_Arbeitsauftrag 1_: Erkläre anhand des Auszugs, warum Gina Merkl bei den Grünen und nicht bei der Linkspartei gelandet ist.

___ Auszug ___

Vor allem Menschen mit kirchlichem Hintergrund würden zu den Grünen stoßen, außerdem viele Aktivisten aus Asylhelferkreisen, berichtet Lena Satzger, die Kreisvorsitzende. Ein Beispiel sei Gina Merkl, die 2015 mit damals 16 Jahren beigetreten sei. Sie war früher mal Ministrantin, wollte sich politisch engagieren und war auf der Suche. Wegen des Klimawandels und der Asyldebatte ist sie damals bei den Grünen gelandet, die Linkspartei erschien ihr "zu aggressiv" im Auftritt.

___ Bereitgestellte Daten ___

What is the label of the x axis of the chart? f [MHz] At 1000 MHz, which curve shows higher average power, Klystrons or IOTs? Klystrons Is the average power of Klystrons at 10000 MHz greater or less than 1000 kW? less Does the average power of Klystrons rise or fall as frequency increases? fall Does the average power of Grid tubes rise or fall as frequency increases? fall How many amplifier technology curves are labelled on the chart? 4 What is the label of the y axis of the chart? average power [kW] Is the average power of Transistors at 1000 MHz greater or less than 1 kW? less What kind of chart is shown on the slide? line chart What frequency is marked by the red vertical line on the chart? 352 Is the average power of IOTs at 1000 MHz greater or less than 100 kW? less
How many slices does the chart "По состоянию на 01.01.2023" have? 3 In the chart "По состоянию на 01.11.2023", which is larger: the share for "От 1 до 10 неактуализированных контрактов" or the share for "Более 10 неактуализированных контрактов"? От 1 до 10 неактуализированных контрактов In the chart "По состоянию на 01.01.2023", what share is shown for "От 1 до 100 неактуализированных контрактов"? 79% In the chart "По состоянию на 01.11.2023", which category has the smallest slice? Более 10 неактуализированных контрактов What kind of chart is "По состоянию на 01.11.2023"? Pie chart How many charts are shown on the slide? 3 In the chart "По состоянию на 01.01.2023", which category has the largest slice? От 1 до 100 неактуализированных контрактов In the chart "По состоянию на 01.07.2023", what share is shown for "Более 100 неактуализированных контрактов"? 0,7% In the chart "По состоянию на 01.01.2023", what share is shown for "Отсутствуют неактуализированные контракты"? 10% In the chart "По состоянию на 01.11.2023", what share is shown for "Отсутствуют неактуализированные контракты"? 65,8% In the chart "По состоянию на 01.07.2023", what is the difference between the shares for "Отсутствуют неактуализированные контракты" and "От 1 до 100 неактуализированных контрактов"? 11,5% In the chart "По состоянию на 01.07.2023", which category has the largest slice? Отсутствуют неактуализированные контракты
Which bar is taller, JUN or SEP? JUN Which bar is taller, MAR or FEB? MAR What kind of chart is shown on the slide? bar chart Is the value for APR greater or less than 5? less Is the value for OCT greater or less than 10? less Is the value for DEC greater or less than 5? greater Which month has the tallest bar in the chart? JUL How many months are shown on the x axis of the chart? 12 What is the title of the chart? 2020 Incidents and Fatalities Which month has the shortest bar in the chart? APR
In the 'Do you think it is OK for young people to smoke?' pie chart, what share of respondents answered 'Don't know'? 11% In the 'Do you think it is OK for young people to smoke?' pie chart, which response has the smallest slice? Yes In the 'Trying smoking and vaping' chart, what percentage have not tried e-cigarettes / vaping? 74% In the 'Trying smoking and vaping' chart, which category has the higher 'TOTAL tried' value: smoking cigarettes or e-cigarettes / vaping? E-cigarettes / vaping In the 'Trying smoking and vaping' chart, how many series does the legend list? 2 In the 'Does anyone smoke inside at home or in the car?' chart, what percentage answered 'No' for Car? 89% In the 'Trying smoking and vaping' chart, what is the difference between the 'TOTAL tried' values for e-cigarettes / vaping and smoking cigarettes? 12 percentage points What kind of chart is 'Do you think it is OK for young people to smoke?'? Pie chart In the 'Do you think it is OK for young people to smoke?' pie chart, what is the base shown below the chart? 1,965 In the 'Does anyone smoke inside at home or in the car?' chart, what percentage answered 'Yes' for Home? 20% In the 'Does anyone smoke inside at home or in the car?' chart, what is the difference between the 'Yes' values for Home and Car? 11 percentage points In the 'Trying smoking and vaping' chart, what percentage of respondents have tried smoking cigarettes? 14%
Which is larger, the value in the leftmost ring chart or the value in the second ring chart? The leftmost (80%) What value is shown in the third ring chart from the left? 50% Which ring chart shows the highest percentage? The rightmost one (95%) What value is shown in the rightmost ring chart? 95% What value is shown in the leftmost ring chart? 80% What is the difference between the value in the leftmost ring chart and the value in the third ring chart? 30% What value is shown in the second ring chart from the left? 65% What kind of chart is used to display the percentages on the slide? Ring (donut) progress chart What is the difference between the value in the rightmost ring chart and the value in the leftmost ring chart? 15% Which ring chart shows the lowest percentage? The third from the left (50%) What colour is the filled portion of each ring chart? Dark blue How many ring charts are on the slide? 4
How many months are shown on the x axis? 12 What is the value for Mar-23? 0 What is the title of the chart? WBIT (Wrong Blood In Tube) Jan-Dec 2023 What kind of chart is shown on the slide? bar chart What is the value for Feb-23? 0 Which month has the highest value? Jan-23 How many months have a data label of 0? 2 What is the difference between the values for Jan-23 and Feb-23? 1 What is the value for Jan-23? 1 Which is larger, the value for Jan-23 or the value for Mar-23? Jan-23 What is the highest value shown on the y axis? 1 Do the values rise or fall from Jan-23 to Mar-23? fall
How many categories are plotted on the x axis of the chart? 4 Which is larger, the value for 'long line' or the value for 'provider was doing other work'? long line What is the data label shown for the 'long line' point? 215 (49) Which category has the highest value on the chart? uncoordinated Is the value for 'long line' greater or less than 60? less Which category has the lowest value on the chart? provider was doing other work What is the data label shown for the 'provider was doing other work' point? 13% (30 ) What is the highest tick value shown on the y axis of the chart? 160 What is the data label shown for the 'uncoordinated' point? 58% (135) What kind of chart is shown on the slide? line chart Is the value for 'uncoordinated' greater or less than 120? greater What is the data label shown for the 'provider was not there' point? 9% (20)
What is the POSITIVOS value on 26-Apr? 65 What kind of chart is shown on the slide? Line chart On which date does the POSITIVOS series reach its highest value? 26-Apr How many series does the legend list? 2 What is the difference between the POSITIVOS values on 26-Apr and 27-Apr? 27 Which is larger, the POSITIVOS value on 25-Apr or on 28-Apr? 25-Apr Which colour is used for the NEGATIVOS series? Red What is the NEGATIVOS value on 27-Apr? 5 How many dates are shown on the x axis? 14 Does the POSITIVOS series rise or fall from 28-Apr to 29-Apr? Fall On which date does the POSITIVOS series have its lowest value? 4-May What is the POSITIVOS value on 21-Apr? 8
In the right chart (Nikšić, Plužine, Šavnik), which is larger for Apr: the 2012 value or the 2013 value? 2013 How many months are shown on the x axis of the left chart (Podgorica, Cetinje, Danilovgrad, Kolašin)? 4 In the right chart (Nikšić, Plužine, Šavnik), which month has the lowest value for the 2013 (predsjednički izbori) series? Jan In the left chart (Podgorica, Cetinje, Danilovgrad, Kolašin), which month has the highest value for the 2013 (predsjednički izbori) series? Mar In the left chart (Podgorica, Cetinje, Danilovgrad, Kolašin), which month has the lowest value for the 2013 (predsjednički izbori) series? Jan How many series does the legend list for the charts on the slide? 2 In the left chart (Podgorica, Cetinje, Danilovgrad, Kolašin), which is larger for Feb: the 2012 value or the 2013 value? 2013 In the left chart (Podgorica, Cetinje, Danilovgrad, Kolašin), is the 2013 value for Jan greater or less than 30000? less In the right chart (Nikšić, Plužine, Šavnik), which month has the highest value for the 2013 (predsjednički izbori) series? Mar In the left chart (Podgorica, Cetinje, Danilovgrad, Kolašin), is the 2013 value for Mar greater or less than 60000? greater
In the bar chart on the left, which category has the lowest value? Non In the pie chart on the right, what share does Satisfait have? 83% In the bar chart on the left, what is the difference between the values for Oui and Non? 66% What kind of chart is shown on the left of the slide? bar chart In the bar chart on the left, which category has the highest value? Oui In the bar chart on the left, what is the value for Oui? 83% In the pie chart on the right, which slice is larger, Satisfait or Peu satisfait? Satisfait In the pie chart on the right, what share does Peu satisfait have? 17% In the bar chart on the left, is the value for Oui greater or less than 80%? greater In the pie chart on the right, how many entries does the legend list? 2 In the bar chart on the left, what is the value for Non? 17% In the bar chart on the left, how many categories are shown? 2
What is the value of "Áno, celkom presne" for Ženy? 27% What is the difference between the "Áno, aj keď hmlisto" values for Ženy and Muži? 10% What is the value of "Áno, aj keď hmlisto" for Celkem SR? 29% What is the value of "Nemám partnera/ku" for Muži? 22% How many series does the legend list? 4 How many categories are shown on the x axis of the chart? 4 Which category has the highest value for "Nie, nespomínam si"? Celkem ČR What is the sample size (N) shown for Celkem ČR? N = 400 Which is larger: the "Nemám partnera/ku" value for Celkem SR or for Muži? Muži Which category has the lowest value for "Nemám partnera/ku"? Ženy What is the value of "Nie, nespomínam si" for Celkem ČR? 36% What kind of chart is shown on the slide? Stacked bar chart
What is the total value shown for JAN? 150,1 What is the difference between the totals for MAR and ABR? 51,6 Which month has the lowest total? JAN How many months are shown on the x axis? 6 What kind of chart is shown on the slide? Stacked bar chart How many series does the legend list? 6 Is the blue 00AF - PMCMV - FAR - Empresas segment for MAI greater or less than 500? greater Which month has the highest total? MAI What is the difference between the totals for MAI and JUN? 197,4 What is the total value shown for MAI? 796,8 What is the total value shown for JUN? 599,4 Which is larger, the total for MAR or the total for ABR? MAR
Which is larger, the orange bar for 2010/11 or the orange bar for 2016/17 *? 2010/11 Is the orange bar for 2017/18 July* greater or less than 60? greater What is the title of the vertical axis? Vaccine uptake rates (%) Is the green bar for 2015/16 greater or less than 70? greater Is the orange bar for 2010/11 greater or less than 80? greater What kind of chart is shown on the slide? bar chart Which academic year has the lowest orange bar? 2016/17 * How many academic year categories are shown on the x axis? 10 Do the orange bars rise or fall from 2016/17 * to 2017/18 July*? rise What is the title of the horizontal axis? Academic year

___

_Arbeitsauftrag 2_: Sammle jede Zeile der Einträge, in der die Zeichenfolge "bars" vorkommt, und gib sie unverändert wieder.

_Schriftliche Antwort 1_: Sie kam wegen des Klimawandels und der Asyldebatte zu den Grünen. Die Linkspartei erschien ihr im Auftritt „zu aggressiv“.

_Schriftliche Antwort 2_:
Which is larger, the orange bar for 2010/11 or the orange bar for 2016/17 *? 2010/11 Is the orange bar for 2017/18 July* greater or less than 60? greater What is the title of the vertical axis? Vaccine uptake rates (%) Is the green bar for 2015/16 greater or less than 70? greater Is the orange bar for 2010/11 greater or less than 80? greater What kind of chart is shown on the slide? bar chart Which academic year has the lowest orange bar? 2016/17 * How many academic year categories are shown on the x axis? 10 Do the orange bars rise or fall from 2016/17 * to 2017/18 July*? rise What is the title of the horizontal axis? Academic year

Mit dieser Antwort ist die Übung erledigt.